Ejemplo n.º 1
0
    def forward(self, q_ids=None, char_ids=None, word_ids=None, token_type_ids=None, subject_ids=None,
                subject_labels=None,
                object_labels=None, eval_file=None,
                is_eval=False):

        mask = char_ids != 0

        seq_mask = char_ids.eq(0)

        char_emb = self.char_emb(char_ids)
        word_emb = self.word_convert_char(self.word_emb(word_ids))
        # word_emb = self.word_emb(word_ids)
        emb = char_emb + word_emb
        # emb = char_emb
        # subject_encoder = sent_encoder + self.token_entity_emb(token_type_id)
        sent_encoder = self.first_sentence_encoder(emb, seq_mask)
        ent_emission = self.ent_emission(sent_encoder)
        if not is_eval:
            # subject_encoder = self.token_entity_emb(token_type_ids)
            # context_encoder = bert_encoder + subject_encoder

            sub_start_encoder = batch_gather(sent_encoder, subject_ids[:, 0])
            sub_end_encoder = batch_gather(sent_encoder, subject_ids[:, 1])
            subject = torch.cat([sub_start_encoder, sub_end_encoder], 1)
            context_encoder = self.LayerNorm(sent_encoder, subject)
            context_encoder = self.transformer_encoder(context_encoder.transpose(1, 0),
                                                       src_key_padding_mask=seq_mask).transpose(0, 1)

            ent_loss = -self.ent_crf(ent_emission, subject_labels, mask=mask, reduction='mean')

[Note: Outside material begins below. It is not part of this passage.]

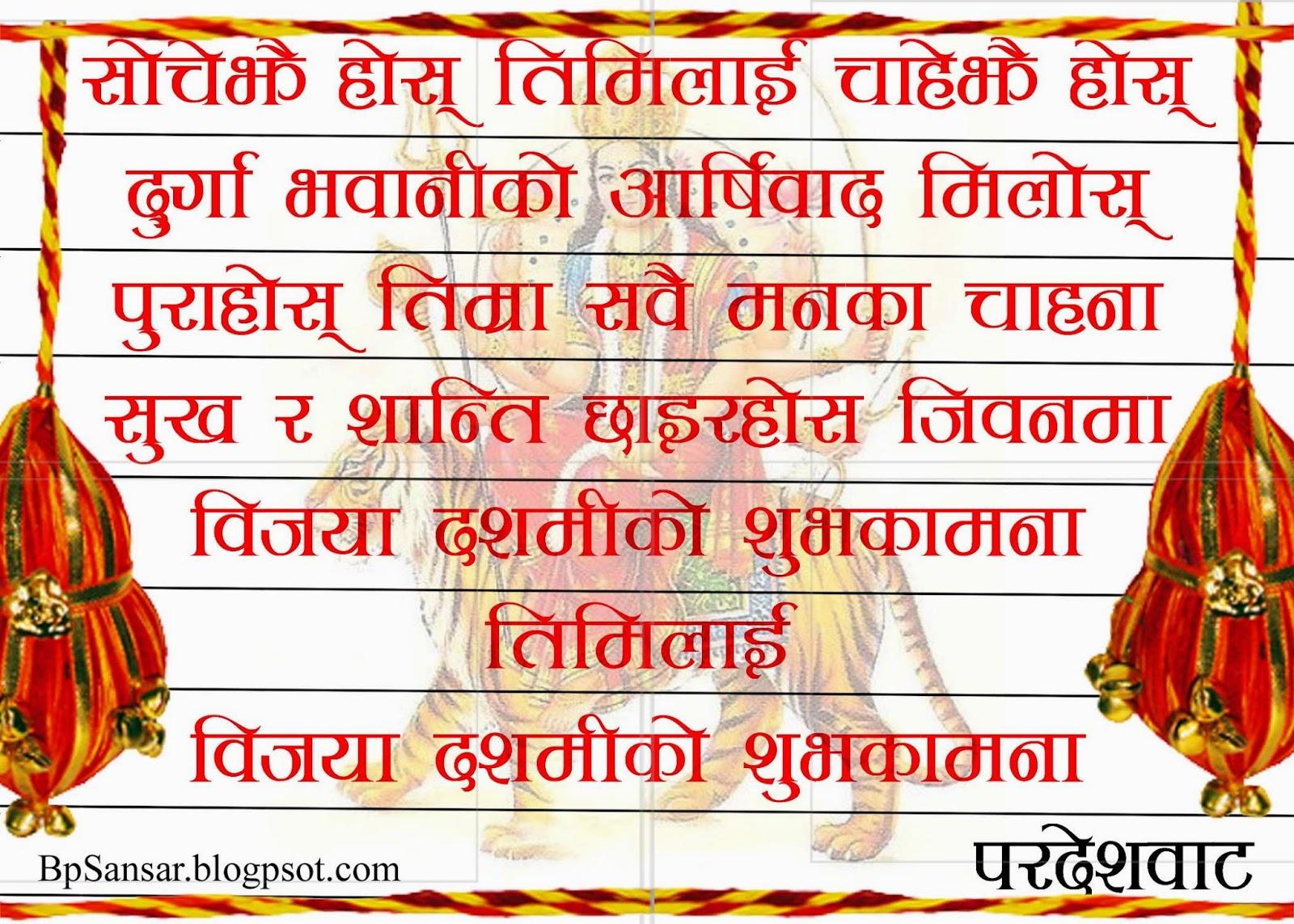 Pardesi ko dashain suvakamana card all greeting card collection pardesi ko dashain suvakamana card m4hsunfo Gallery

            emission = self.emission(context_encoder)
            po_loss = -self.crf(emission, object_labels, mask=mask, reduction='mean')
            loss = ent_loss + po_loss

            return loss

        else:
            subject_preds = self.ent_crf.decode(emissions=ent_emission, mask=mask)
            answer_list = list()
            for qid, sub_pred in zip(q_ids.cpu().numpy(), subject_preds):
                seq_len = min(len(eval_file[qid].context), self.max_len)
                tag_list = list()
                j = 0
                while j < seq_len:
                    end = j
                    flag = True

                    if sub_pred[j] == 1:
                        start = j
                        for k in range(start + 1, seq_len):
                            if sub_pred[k] != sub_pred[start] + 1:
                                end = k - 1
                                flag = False
                                break
                        if flag:
                            end = seq_len - 1
                        tag_list.append((start, end))
                    j = end + 1

                answer_list.append(tag_list)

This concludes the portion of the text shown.